My Lords, I was present at Second Reading, when I did not speak, and I was not going to speak on the amendment, but I would like to make some contrary observations to what has been said so far. The first time I saw students rating teachers was in 1961, when I was at the University of Pennsylvania. The anger of teachers then was more or less the same as the anger being expressed now: “How dare anybody judge us, especially our students? They are so stupid that they will not like difficult courses. They are so stupid that they will always go for the soft option”. I do not want to comment on the quality of the National Student Survey, but we ought to reflect on whether we are not respecting our students enough if we think that they are stupid and likely to hurt themselves by grading soft courses higher than hard ones.

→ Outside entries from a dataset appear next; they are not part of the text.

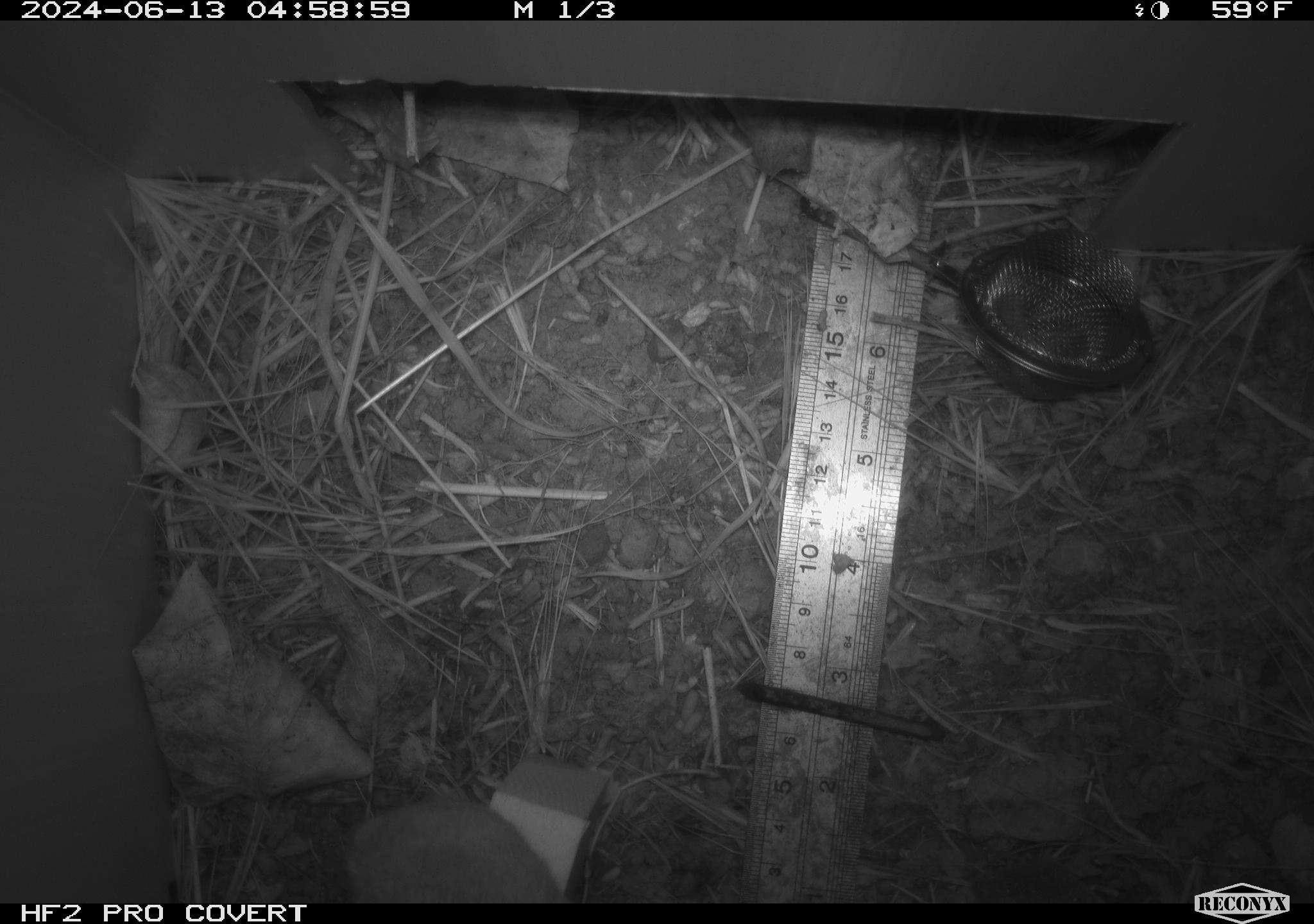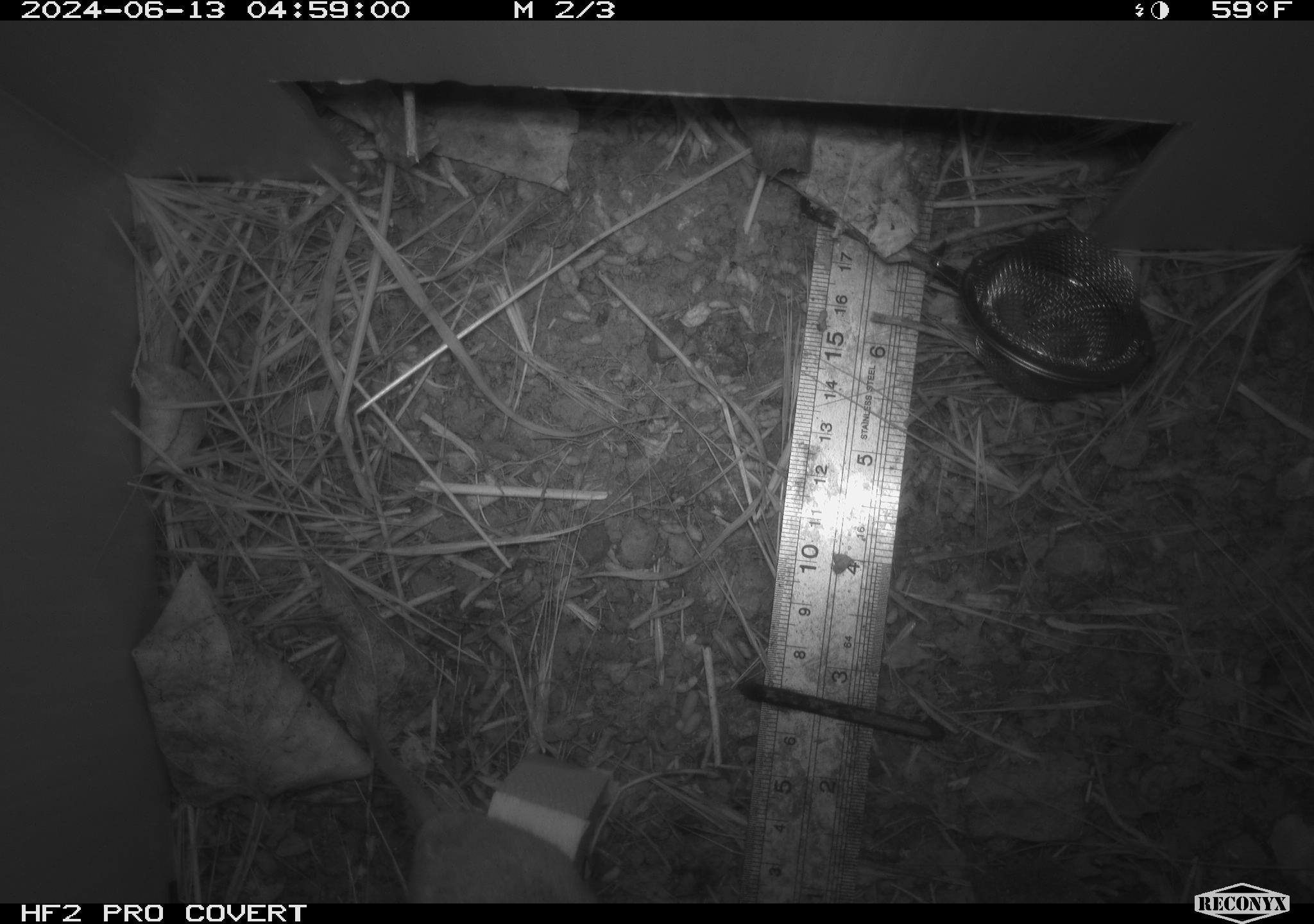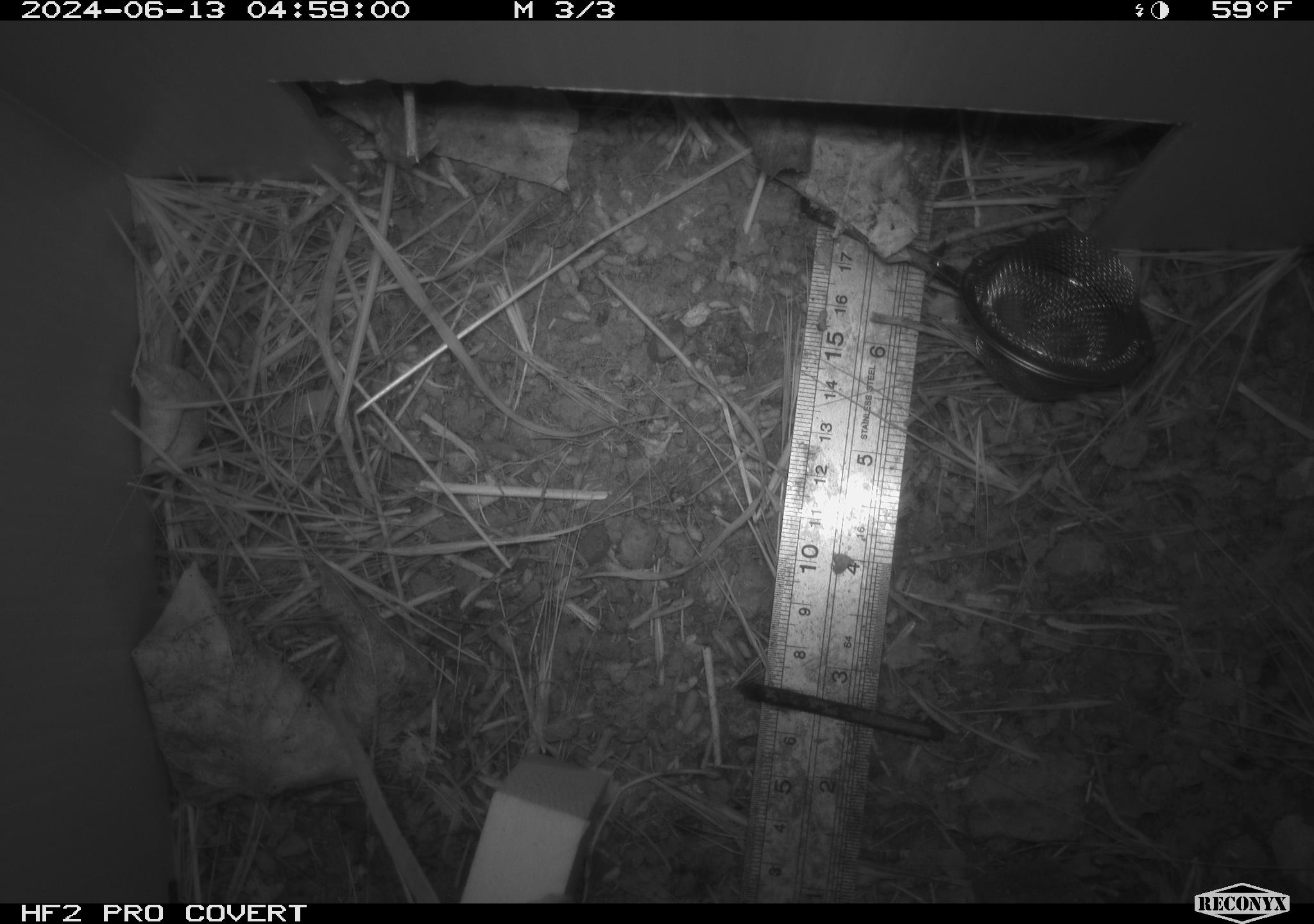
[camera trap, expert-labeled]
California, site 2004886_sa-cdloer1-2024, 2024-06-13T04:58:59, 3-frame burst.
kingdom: Animalia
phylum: Chordata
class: Mammalia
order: Rodentia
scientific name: Rodentia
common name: mouse species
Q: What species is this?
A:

Several problems are getting mixed up here. First, can teaching be evaluated at all? Some people think it cannot. I was involved in the first round of the research assessment exercise, and virtually the same arguments were made by academics: “You cannot grade research or compare it; it is very difficult”, and so on. This was being evaluated by their peer group but, by and large, we academics are rather conservative people when it comes to being judged by others. Ultimately, I think that the research assessment exercise performed a very good function. It mattered that some universities were five star and others were three or two: if they were three star or two star, they had to get their act together and improve. There is no reason to believe that something as important as teaching cannot be judged and therefore that there can be no competition because it is such a pure product that it is impossible to find a methodology to judge it.
6.15 pm
First, let us see whether there is a better methodology for ranking teaching, because I think it can be ranked like anything else; there is no mystery about it. Of course people will game it, but I have great confidence in students. Applicants look at the websites of different universities and know who is gaming. They are not stupid. If they are going to pay £9,000, or whatever, they will not be stupid about this. So let us have a bit more faith in our students and less protectiveness for ourselves as academics. Let us say that if we are going to improve the quality of teaching, somebody will have to find a way of judging it.
The second question, which I do not want to comment on, is whether the ranking—gold, silver or bronze, one to 10, or whatever—should be connected to the fees being charged. Perhaps, as someone said, those who are ranked lower should be allowed to charge higher fees—and let us see the consumer reaction.
I was an academic for 38 years. Luckily, I am not a vice-chancellor or a chancellor or anywhere, so I do not have to defend my university, but we cannot go on thinking that universities are beyond judgment and should be left alone to do whatever they do. Those days are gone.